• [Objectives]
1 > Set down the stretch of the Donkey Down campsite description from "Donkey Down is a" through "Hill in 1808.", word for word.
2 > Output the listing from its start through the line containing "47.5 inches", both ends included, as a JSON list of strings with one string per line. Skip blank lines and leave out the pictures.

• [Text extract]
++++++++++++++++++++

Donkey Down

UK England South West England Dorset Weymouth

  • Deep cleaning of shared facilities
  • Hand sanitising stations
  • Campfires allowed
  • Dogs welcome
  • Groups welcome
  • Campfires Allowed
  • Beaches nearby
  • Good walks nearby
  • Beaches
  • Walking
Family-friendly, dog-friendly, campfire-friendly camping with the best views in Dorset

It’s easy to think you’d get the best sea views by pitching on the waterside. But, two miles in land, Donkey Down is proof that taking a step back makes all the difference. From it’s elevated position, high on a hilltop two miles inland, there’s surely not a campsite in all of Dorset that can match the views of this laid-back, campfire-friendly campsite. To call it scenic is an understatement. The chalky ground slopes away, past an iron-age hill fort, and down to Overcombe, RSPB Lodmoor and Weymouth Bay. Boats thread across the English Channel and, on the horizon, sits the hulking mass of the Isle of Portland. As the sun sets the lights flicker on in the towns below and the sea sparkles. On the hilltop, meanwhile, campers light up their evening campfires and take it all in.

Donkey Down is a pop-up farm campsite around for the summer only. Facilities are temporary but none the worse for it. There are hot indoor showers, well-kept composting toilet blocks and drinking water taps are dotted around the vast 10-acre meadow that has room for over 100 tents with space to spare. The neighbouring fields are all open access land, so there’s plenty of space for kids to run off steam and rolly-polly themselves dizzy down the hillside. The campsite is also a matter of yards from both the Hardy Way and the South Dorset Ridgeway – follow the latter along the ridgetop for 25-minutes and you’ll find yourself standing above the Osmington White Horse, a famous limestone hill figure, cut into Osmington Hill in 1808.

++++++++++++++++++++

• [Material]

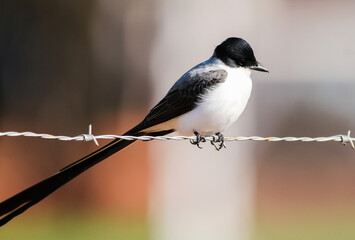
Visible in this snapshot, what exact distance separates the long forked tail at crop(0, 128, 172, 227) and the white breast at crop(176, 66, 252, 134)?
1.53 feet

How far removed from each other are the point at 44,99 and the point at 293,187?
3.41 m

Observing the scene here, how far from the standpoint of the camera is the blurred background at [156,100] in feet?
25.3

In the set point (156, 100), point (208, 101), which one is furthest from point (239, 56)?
point (156, 100)

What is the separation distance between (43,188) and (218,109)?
47.5 inches

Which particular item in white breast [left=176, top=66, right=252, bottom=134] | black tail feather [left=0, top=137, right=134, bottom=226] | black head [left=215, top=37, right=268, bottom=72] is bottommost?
black tail feather [left=0, top=137, right=134, bottom=226]

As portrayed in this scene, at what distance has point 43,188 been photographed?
363 centimetres

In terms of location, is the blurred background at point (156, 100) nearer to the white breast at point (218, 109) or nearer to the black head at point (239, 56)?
the black head at point (239, 56)

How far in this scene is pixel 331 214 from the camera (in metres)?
8.73

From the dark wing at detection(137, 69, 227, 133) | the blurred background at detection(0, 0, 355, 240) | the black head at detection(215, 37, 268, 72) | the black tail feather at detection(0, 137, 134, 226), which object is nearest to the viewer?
the black tail feather at detection(0, 137, 134, 226)

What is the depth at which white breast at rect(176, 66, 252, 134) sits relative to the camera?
424 cm

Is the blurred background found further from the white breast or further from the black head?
the white breast

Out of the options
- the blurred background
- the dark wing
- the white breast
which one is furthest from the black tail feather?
the blurred background

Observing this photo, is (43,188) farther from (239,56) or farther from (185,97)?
(239,56)

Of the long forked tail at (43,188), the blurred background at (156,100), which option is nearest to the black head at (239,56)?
the long forked tail at (43,188)
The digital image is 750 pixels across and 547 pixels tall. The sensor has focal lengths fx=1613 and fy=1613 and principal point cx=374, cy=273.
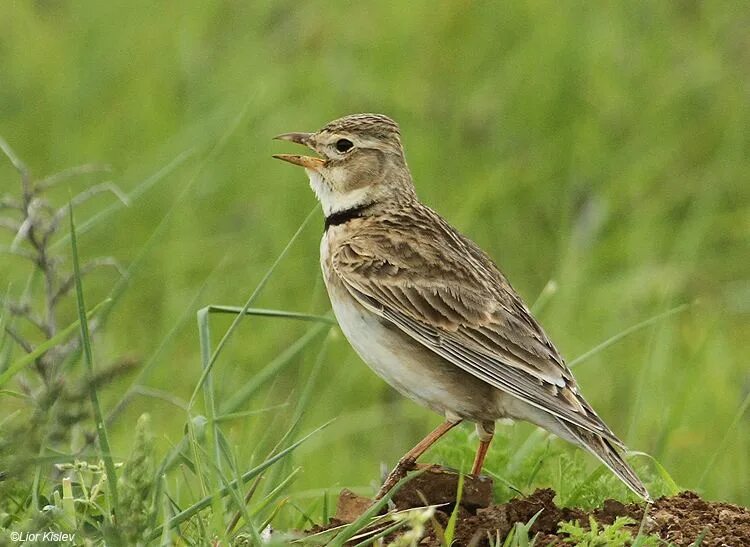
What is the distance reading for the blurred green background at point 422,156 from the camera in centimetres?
932

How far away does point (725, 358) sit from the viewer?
9.16m

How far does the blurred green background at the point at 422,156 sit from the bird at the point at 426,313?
6.38 feet

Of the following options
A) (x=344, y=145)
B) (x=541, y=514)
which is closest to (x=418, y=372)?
(x=541, y=514)

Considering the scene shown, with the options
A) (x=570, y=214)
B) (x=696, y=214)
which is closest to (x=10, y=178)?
(x=570, y=214)

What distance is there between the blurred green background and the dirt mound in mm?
3193

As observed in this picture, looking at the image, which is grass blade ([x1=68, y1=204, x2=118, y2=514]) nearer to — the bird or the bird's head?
the bird

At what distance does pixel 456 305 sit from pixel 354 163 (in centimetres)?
104

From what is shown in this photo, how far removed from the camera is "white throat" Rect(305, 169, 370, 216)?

++++++++++++++++++++

• [Results by task]
1 >
Donkey Down is a pop-up farm campsite around for the summer only. Facilities are temporary but none the worse for it. There are hot indoor showers, well-kept composting toilet blocks and drinking water taps are dotted around the vast 10-acre meadow that has room for over 100 tents with space to spare. The neighbouring fields are all open access land, so there’s plenty of space for kids to run off steam and rolly-polly themselves dizzy down the hillside. The campsite is also a matter of yards from both the Hardy Way and the South Dorset Ridgeway – follow the latter along the ridgetop for 25-minutes and you’ll find yourself standing above the Osmington White Horse, a famous limestone hill figure, cut into Osmington Hill in 1808.

2 >
[
  "Visible in this snapshot, what exact distance separates the long forked tail at crop(0, 128, 172, 227) and the white breast at crop(176, 66, 252, 134)?",
  "1.53 feet",
  "How far removed from each other are the point at 44,99 and the point at 293,187?",
  "3.41 m",
  "Observing the scene here, how far from the standpoint of the camera is the blurred background at [156,100] in feet?",
  "25.3",
  "In the set point (156, 100), point (208, 101), which one is furthest from point (239, 56)?",
  "point (156, 100)",
  "What is the separation distance between (43,188) and (218,109)?",
  "47.5 inches"
]